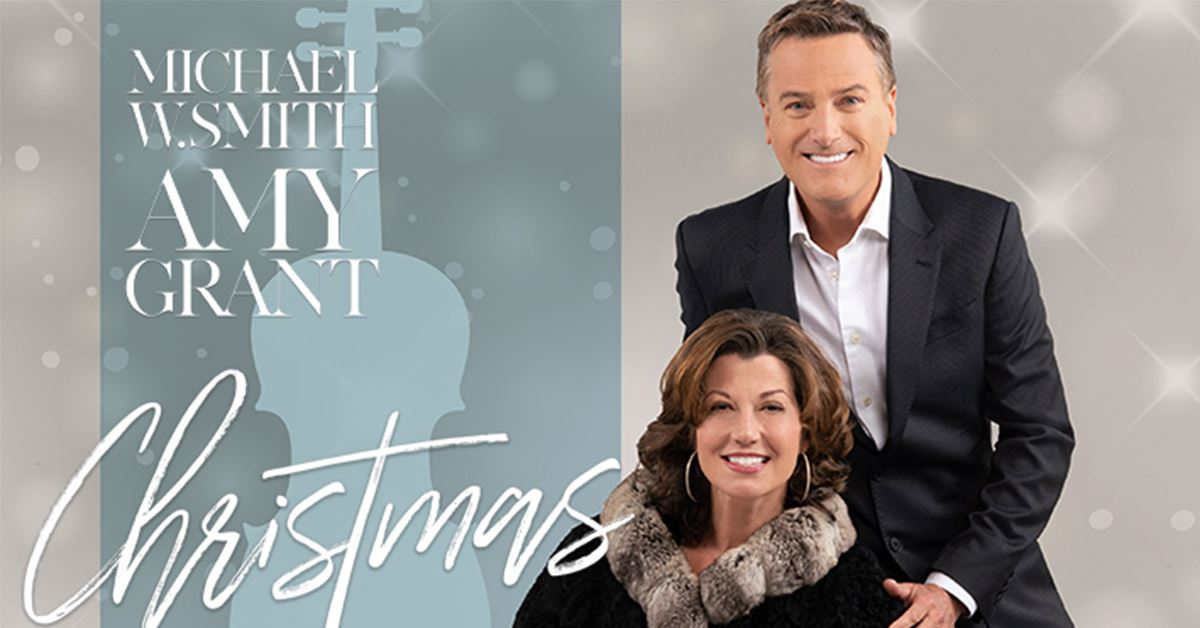Amy Grant & Michael W Smith Christmas 2019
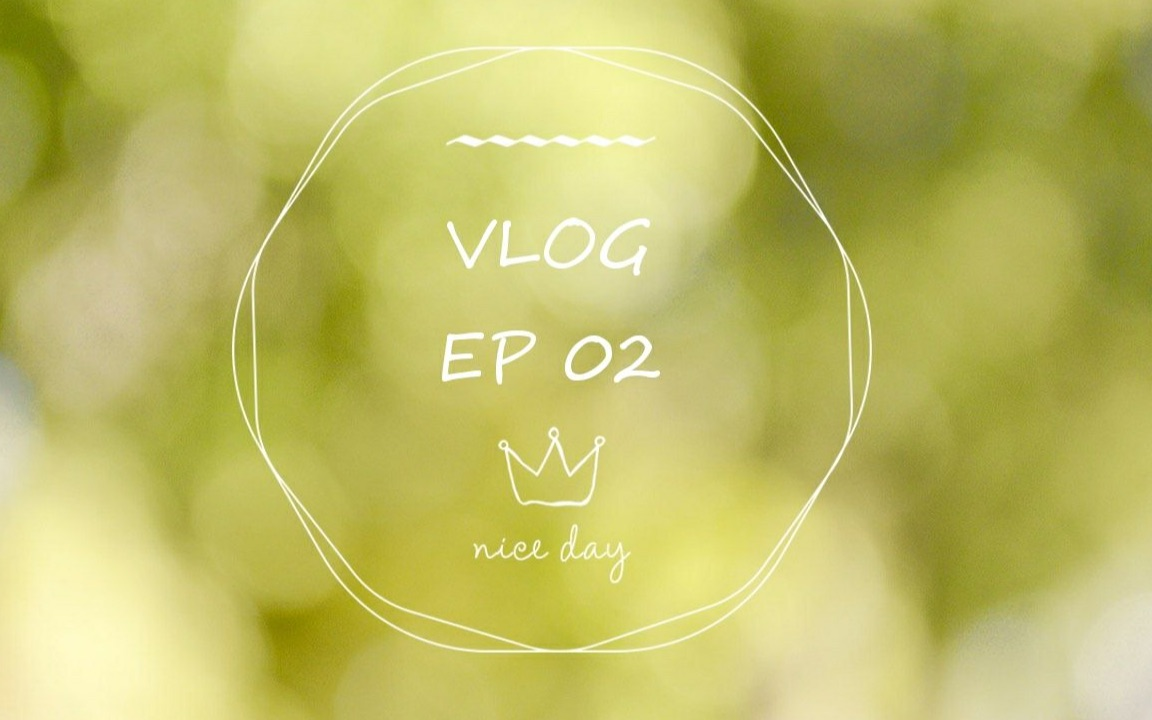 Vlog EP 02 | Just a vlog about my life.|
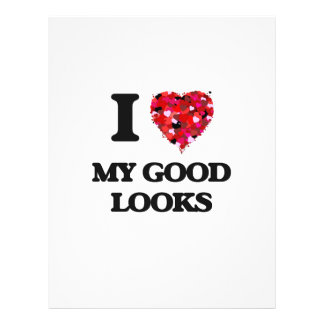 I Love My Good Looks 21.5 Cm X 28 Cm Flyer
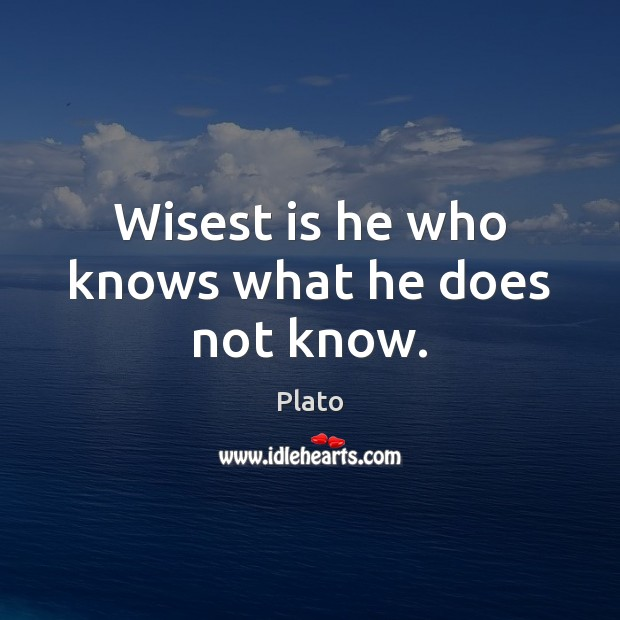 Wisest is he who knows what he does not know. Image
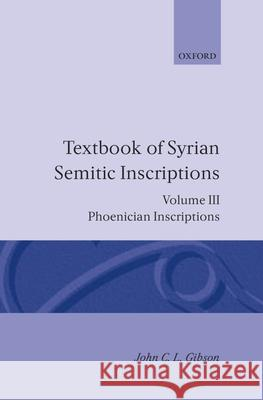Textbook of Syrian Semitic Inscriptions: Volume 3: Phoenician Inscriptions, Including Inscriptions in the Mixed Dialect of Arslan Tash John C. Gibson 9780198131991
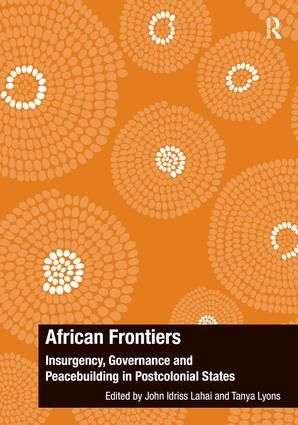 African Frontiers: Insurgency, Governance and Peacebuilding in Postcolonial States book cover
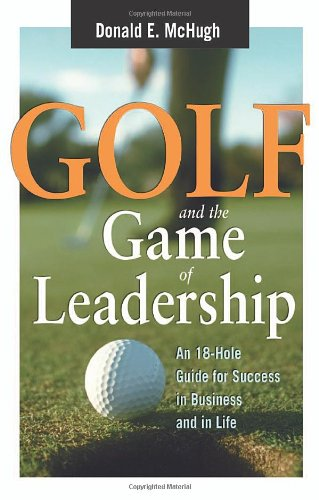 9780814408377: Golf and the Game of Leadership: An 18-Hole Guide for Success in Business and in Life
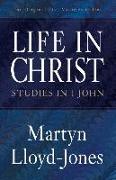 Cover-Bild zu Lloyd-Jones, Martyn: Life in Christ: Studies in 1 John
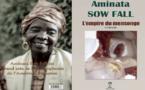 ''L'empire du mensonge'' d'Aminata Sow Fall se veut ''une introspection sociale''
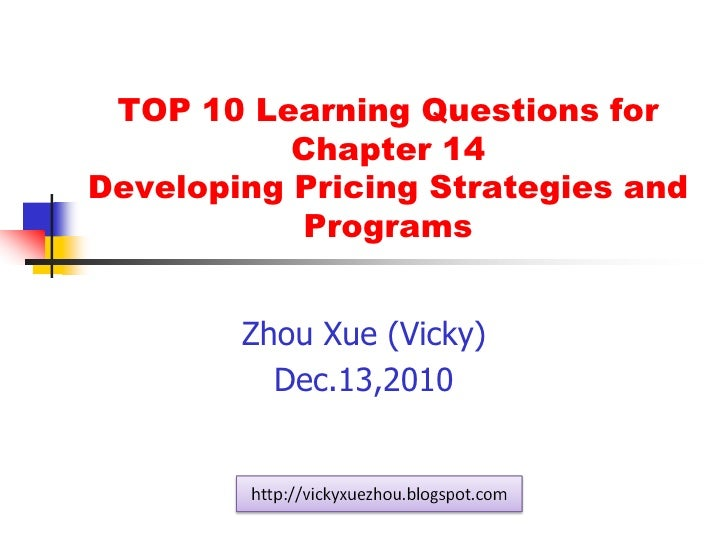 TOP 10 Learning Questions forChapter 14 Developing Pricing Strategies and Programs<br />Zhou Xue (Vicky)<br />Dec.13,2010<...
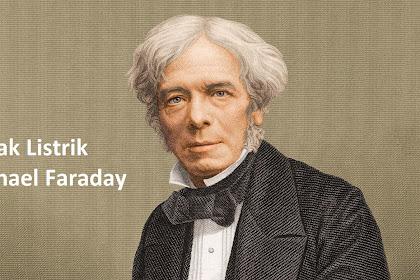 Sejarah Michael Faraday Sang Penemu Listrik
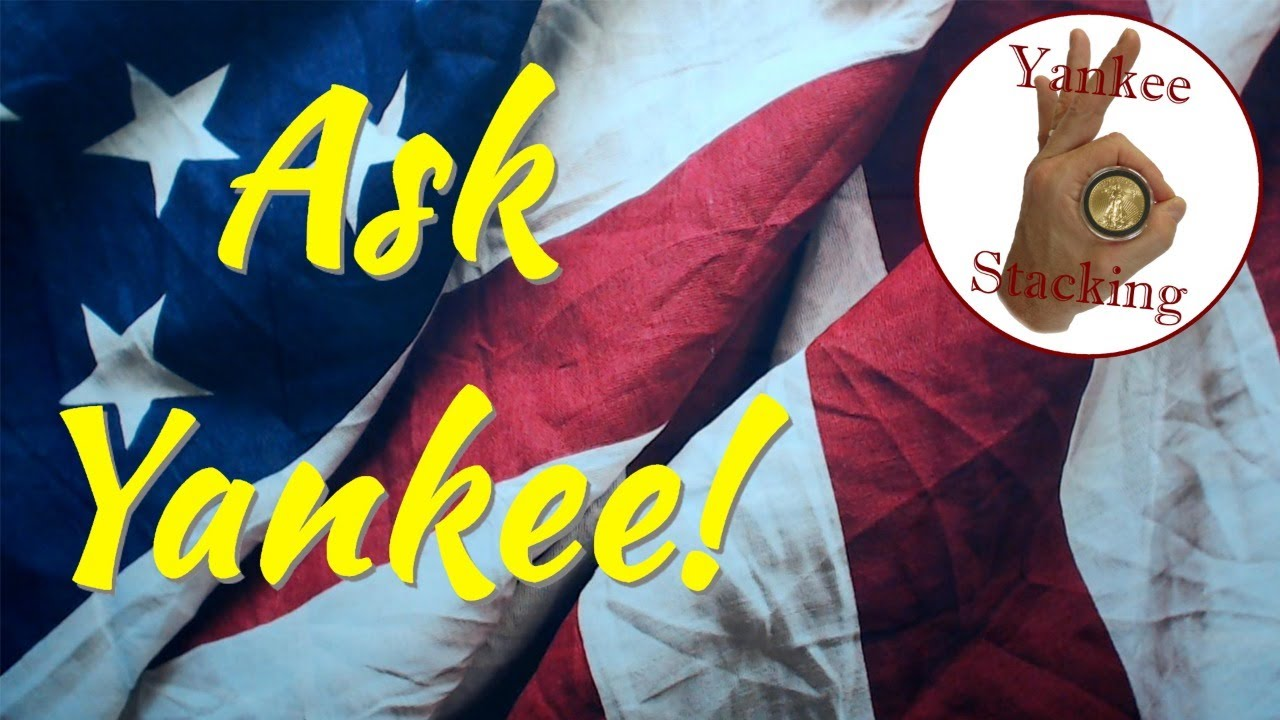 Ask Yankee! (w/ Special Guest Discussing SILVER MANIPULATION??)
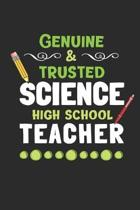 Genuine & Trusted High School Science Teacher: 3 Month Planner for Teacher's - 90 Day Diary & Notebook Undated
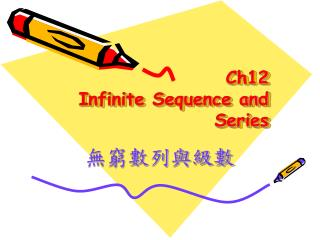 Ch12 Infinite Sequence and Series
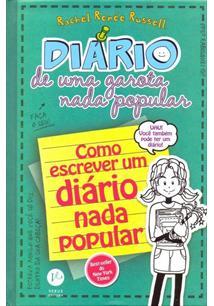 DIARIO DE UMA GAROTA NADA POPULAR 3,5: COMO ESCREVER UM DIARIO NADA POPULAR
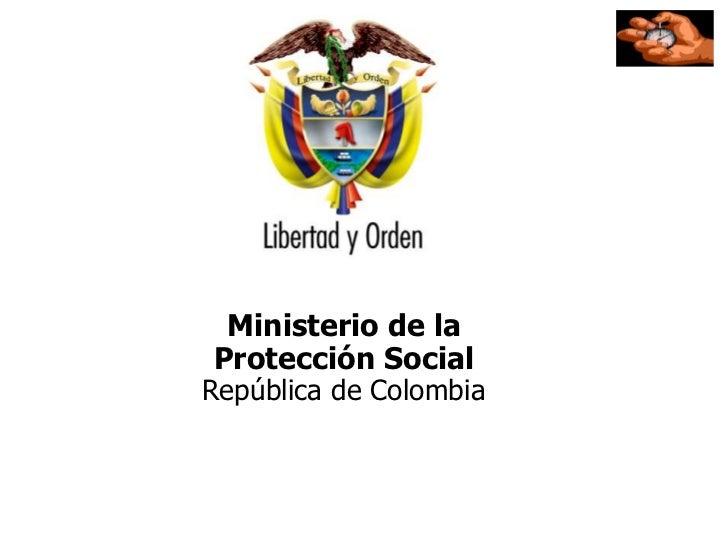 Ministerio de la Protección Social                                República de Colombia<br />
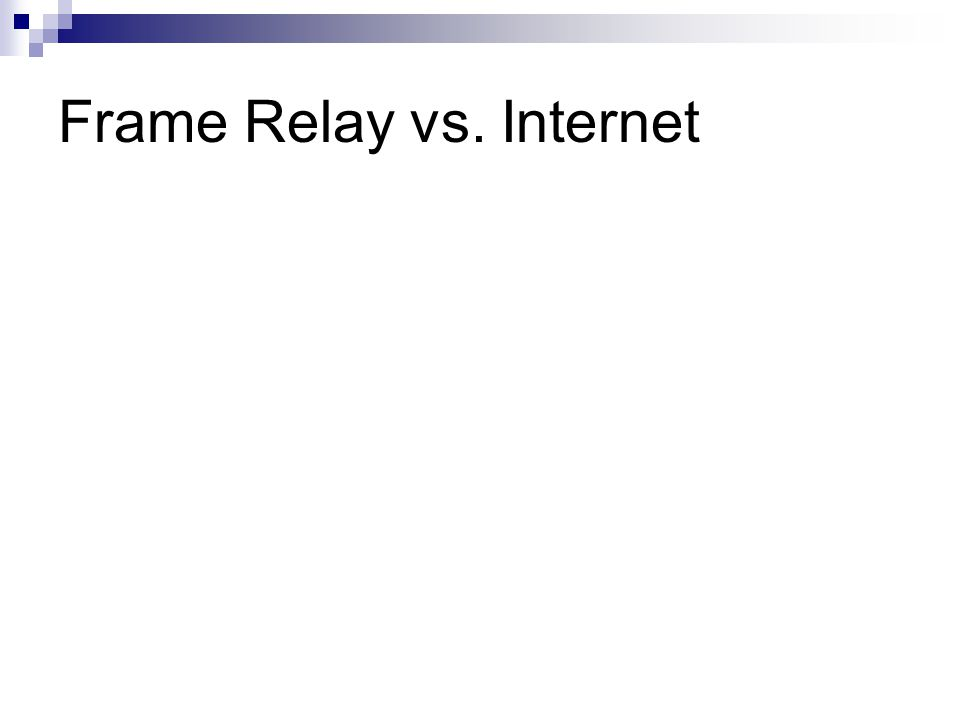 Frame Relay vs. Internet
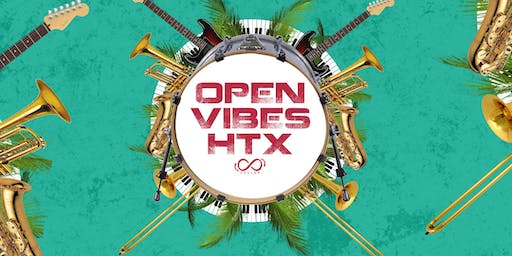 OPEN VIBES HTX: Open Mic Jam Session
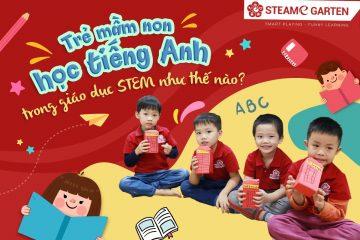 Trẻ mầm non học tiếng Anh trong giáo dục STEM như thế nào?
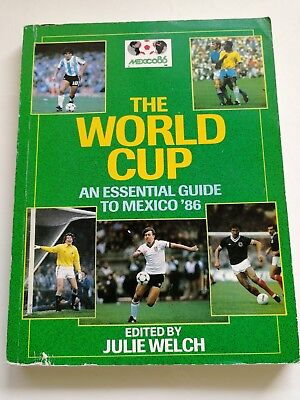 World Cup: Essential Guide to Mexico '86 by Welch, Julie Paperback Book
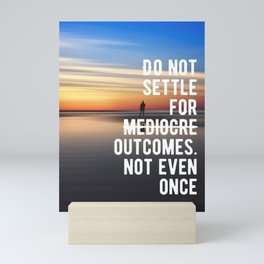 Motivational - Stay Away From Mediocre Mini Art Print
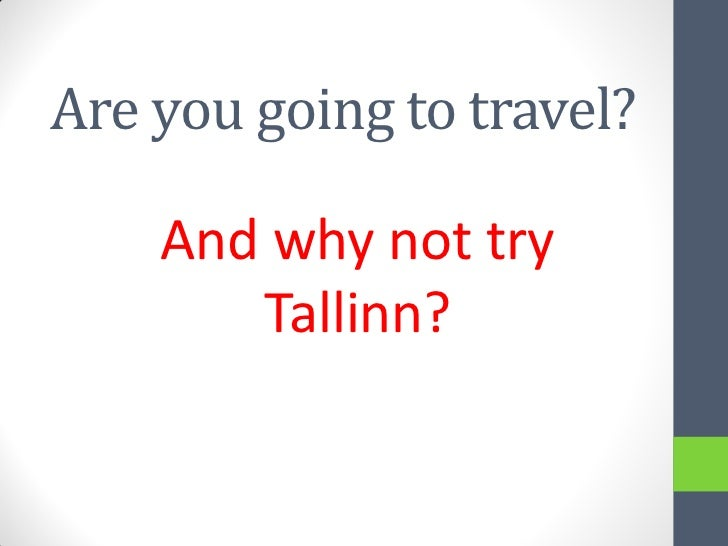 Are you going to travel?    And why not try       Tallinn?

• _Aim of the exercise_
Go back to the line that contains "Trẻ mầm non" and copy it, along with each line after it through the end of the listing above, exactly and without pictures.

• _Response area_
 Trẻ mầm non học tiếng Anh trong giáo dục STEM như thế nào?
 World Cup: Essential Guide to Mexico '86 by Welch, Julie Paperback Book
 Motivational - Stay Away From Mediocre Mini Art Print
 Are you going to travel?    And why not try       Tallinn?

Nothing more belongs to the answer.